Dataset content
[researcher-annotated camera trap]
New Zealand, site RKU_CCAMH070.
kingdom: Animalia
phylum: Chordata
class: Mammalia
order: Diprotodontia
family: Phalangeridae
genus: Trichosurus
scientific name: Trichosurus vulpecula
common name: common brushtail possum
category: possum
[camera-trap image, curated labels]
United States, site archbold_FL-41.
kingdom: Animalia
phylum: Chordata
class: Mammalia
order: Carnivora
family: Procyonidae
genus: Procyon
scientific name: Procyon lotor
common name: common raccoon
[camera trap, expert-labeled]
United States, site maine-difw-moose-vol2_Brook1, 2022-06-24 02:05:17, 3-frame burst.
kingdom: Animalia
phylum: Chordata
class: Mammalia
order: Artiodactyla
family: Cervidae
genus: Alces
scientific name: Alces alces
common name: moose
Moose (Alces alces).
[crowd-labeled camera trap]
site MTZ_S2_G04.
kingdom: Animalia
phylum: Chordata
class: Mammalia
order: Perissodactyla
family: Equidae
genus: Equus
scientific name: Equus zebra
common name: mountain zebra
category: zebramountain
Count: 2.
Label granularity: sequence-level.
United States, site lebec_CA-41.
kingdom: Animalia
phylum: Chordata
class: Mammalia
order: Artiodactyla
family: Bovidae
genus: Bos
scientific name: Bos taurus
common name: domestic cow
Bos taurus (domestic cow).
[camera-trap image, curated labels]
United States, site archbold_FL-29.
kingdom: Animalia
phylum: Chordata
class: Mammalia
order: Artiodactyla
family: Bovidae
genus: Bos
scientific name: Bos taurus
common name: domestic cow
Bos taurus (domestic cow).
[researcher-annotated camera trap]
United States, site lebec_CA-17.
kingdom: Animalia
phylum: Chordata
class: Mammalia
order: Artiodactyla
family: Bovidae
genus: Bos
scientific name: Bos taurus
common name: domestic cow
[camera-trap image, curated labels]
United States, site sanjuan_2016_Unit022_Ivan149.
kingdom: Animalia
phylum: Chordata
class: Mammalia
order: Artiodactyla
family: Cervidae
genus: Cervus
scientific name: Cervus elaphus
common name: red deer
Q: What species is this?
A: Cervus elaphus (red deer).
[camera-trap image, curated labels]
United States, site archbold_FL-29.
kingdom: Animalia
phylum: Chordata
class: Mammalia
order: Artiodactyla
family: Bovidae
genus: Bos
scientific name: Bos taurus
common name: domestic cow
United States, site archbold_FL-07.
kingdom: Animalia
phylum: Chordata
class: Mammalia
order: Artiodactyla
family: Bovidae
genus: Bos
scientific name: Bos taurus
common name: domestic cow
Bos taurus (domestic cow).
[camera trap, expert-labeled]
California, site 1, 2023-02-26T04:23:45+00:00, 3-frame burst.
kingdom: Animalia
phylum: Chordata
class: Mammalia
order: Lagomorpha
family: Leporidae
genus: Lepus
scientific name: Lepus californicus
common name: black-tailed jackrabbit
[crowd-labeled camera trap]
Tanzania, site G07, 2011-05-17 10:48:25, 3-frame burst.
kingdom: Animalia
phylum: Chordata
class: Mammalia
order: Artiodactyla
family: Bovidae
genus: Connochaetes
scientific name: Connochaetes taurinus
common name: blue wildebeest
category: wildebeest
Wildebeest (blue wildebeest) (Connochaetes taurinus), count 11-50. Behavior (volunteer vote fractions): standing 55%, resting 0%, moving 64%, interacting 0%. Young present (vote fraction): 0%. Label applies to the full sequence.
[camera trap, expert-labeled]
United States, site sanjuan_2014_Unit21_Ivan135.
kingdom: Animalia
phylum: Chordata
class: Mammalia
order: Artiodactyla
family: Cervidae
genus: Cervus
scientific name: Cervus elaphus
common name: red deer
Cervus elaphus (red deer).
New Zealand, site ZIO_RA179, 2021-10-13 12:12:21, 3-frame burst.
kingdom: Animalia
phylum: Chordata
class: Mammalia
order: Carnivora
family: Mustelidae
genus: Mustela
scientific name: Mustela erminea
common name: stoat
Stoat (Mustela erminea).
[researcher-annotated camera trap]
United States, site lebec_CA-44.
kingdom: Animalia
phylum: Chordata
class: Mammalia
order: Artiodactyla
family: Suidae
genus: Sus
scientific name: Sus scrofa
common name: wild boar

Prompt
Only the lines that contain the word "Zealand" should be copied from the material.

Task result
New Zealand, site RKU_CCAMH070.
New Zealand, site ZIO_RA179, 2021-10-13 12:12:21, 3-frame burst.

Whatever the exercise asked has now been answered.